INSTRUCTIONS FOR THE TASK
Within the records below, how many lines hold the word "James"? Only the number should be returned.

EXERCISE MATERIAL
#####
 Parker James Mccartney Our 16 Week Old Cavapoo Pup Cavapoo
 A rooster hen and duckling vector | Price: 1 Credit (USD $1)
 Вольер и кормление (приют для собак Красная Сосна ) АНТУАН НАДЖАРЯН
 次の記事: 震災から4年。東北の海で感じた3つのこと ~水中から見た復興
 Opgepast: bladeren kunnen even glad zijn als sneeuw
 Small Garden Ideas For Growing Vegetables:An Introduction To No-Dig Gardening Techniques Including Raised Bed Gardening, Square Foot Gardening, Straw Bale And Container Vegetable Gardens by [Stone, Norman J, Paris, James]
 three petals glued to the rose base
#####
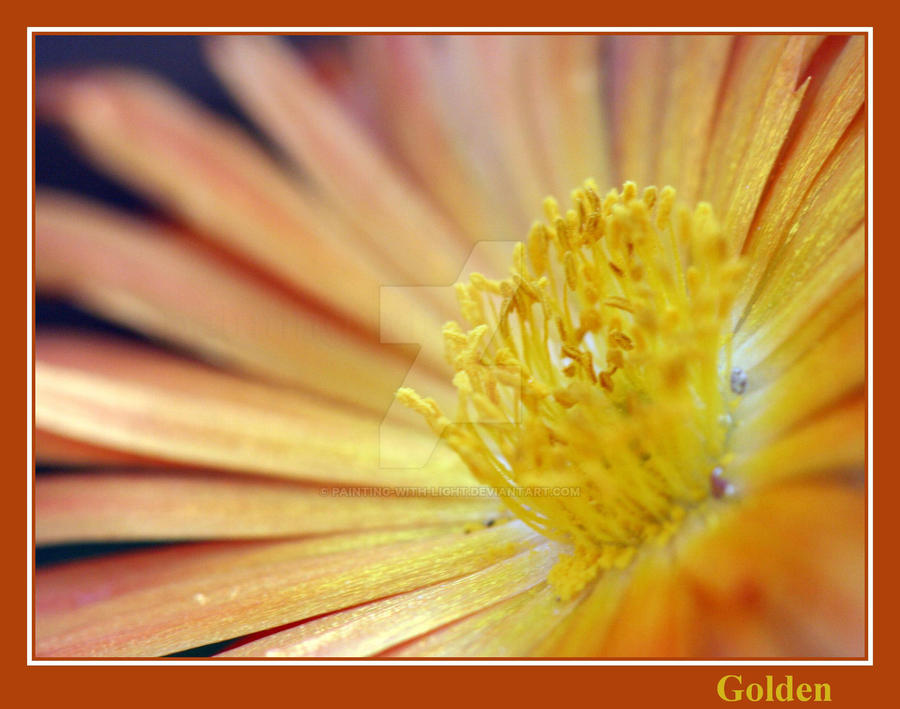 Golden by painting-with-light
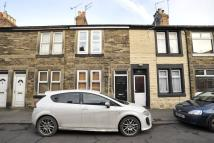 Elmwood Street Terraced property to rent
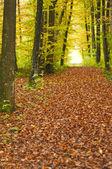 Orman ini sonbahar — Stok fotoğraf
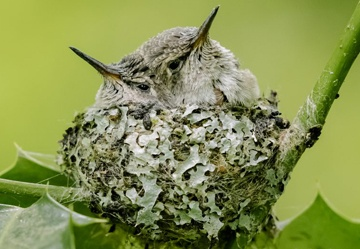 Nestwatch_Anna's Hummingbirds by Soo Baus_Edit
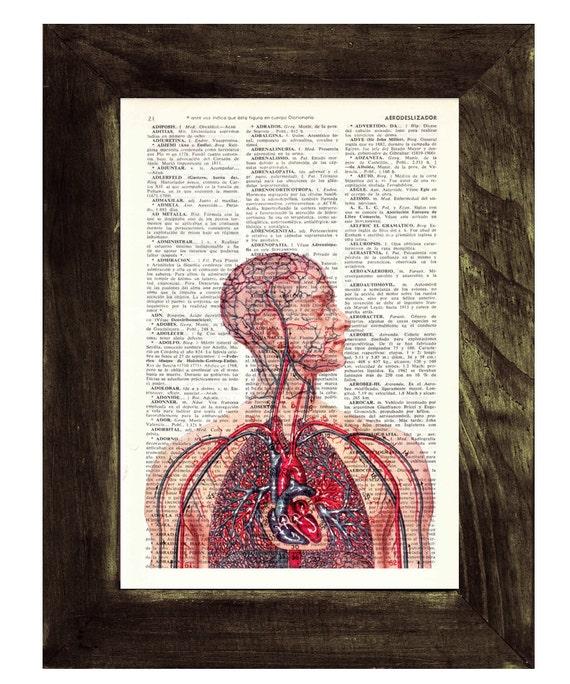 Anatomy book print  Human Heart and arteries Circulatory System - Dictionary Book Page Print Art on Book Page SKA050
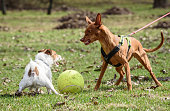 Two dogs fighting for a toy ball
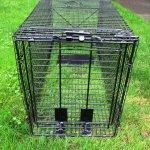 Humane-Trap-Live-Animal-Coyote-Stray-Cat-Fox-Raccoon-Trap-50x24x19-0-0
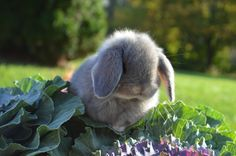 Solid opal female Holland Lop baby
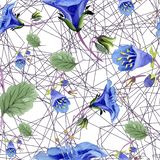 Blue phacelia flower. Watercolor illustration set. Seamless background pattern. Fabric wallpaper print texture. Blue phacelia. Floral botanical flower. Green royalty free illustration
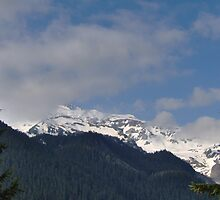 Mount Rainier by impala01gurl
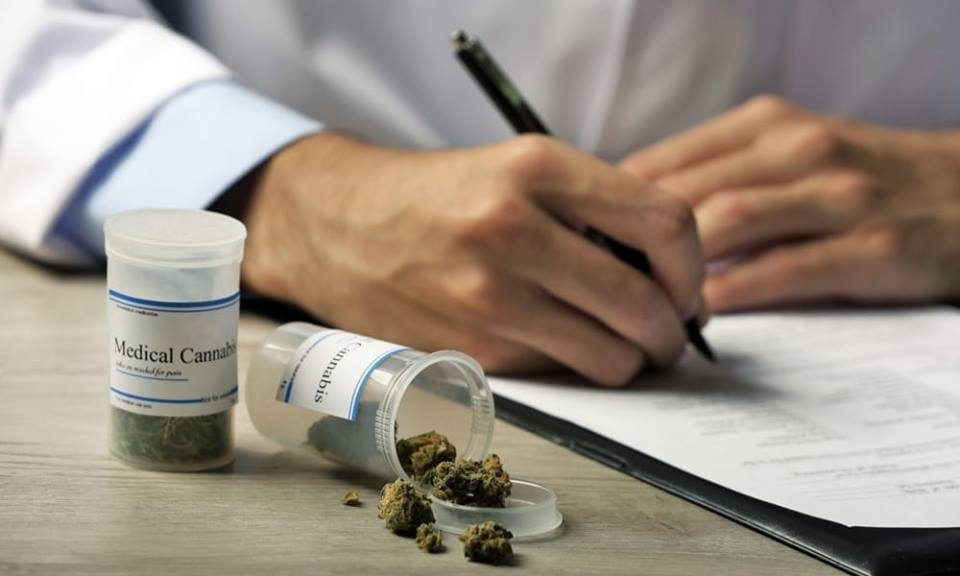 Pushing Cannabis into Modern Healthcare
#####
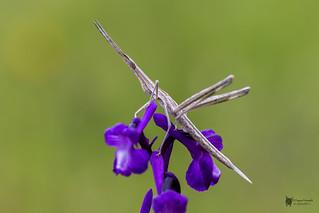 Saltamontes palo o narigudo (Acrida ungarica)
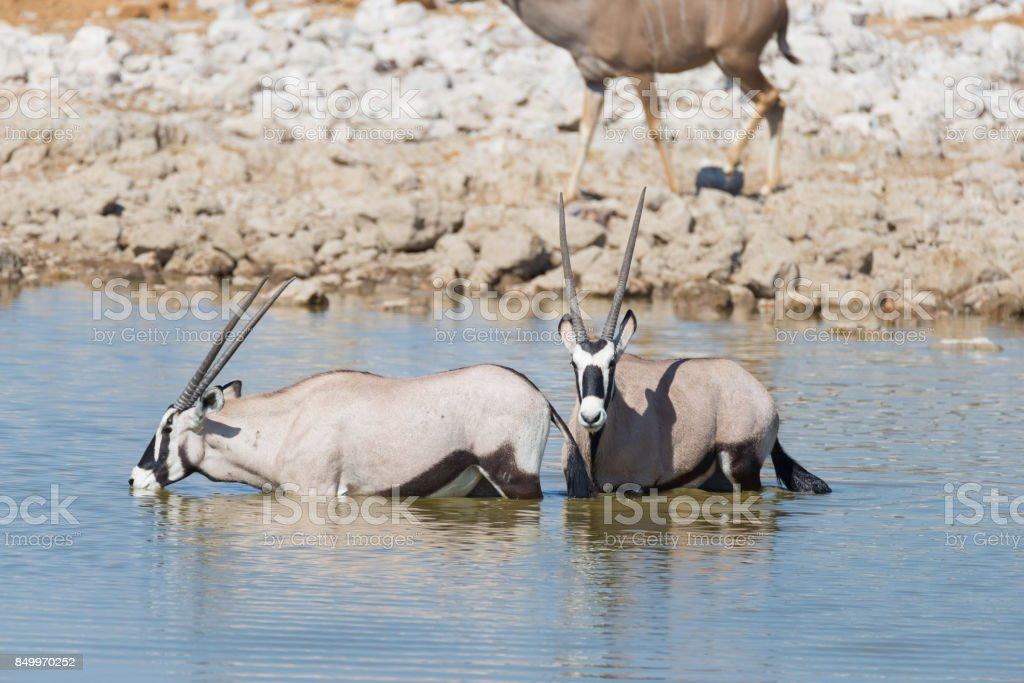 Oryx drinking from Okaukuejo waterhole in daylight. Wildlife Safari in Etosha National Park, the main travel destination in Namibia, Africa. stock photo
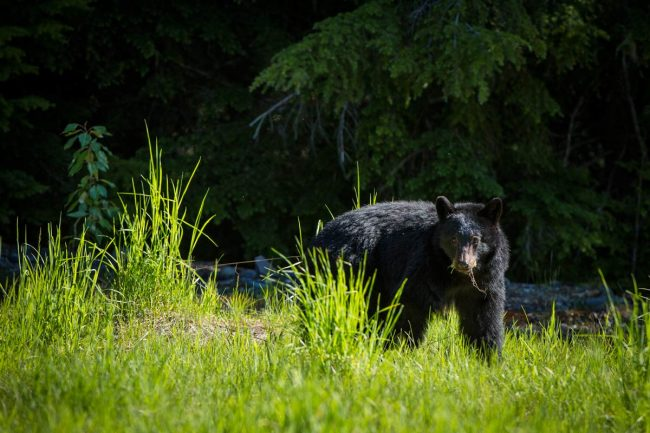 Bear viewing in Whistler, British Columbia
#####
SOLUTION FOR THIS EXERCISE
2